Incendie d’un collège à Dijon : la piste des représailles après des opérations anti-drogue confirmée
Le parquet de Dijon a apporté des précisions majeures ce jeudi sur l'incendie criminel qui a partiellement détruit le collège Champollion à la mi-décembre. Selon les autorités, cet acte de malveillance a été "diligenté" en réaction directe aux actions musclées des forces de l'ordre visant à éradiquer le narcotrafic dans le secteur.
Des mineurs recrutés sur les réseaux sociaux L'enquête a permis l'interpellation de cinq individus cette semaine.

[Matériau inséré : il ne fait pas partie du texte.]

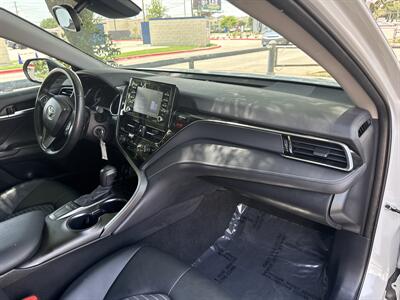 2024 Toyota Camry SE   - Photo 19 - Dallas, TX 75252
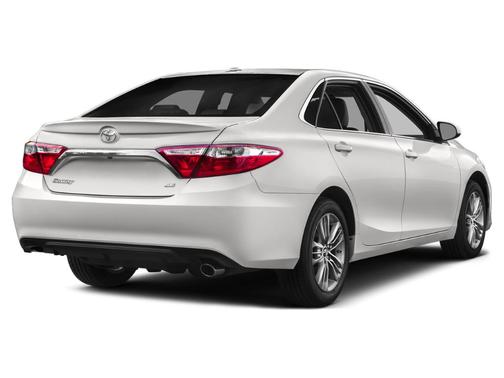 Pearl 2015 Toyota Camry SE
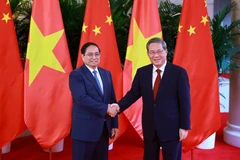 El primer ministro vietnamita, Pham Minh Chinh, y su homólogo chino, Li Qiang. (Fuente: VNA)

Parmi eux, quatre mineurs âgés de 15 à 17 ans ont admis leur participation aux faits. Ils ont expliqué aux enquêteurs avoir été recrutés via les réseaux sociaux pour mener cette opération. Les caméras de vidéosurveillance avaient filmé six silhouettes au moment du départ de feu, permettant de suivre les individus jusqu'à ce qu'ils retirent leurs masques en périphérie de la ville.

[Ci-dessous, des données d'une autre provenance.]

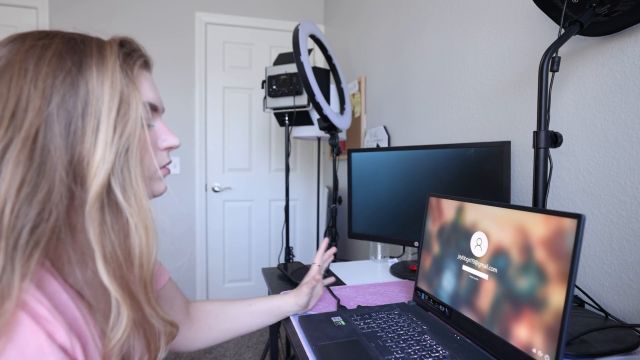 Jaybbgirl - Turning You Into My Pussy 00000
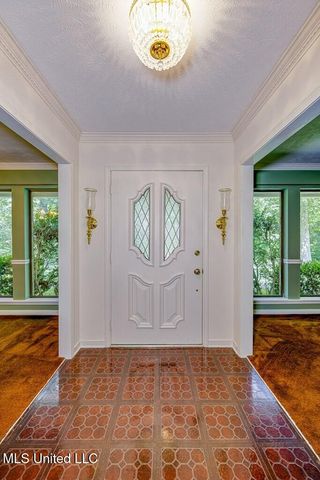 105 Robinhood Road, Vicksburg, MS 39180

L'ADN au cœur de l'enquête Outre la vidéosurveillance, les preuves matérielles ont joué un rôle clé. Deux traces ADN ont été relevées sur les lieux du sinistre : l'une appartenant à l'un des mineurs identifiés et l'autre à une femme de 27 ans. Cette dernière a été mise en examen pour association de malfaiteurs, bien qu'elle n'ait pas encore expliqué la présence de son profil génétique sur les lieux de l'incendie. Les quatre mineurs ont, quant à eux, été présentés à un juge.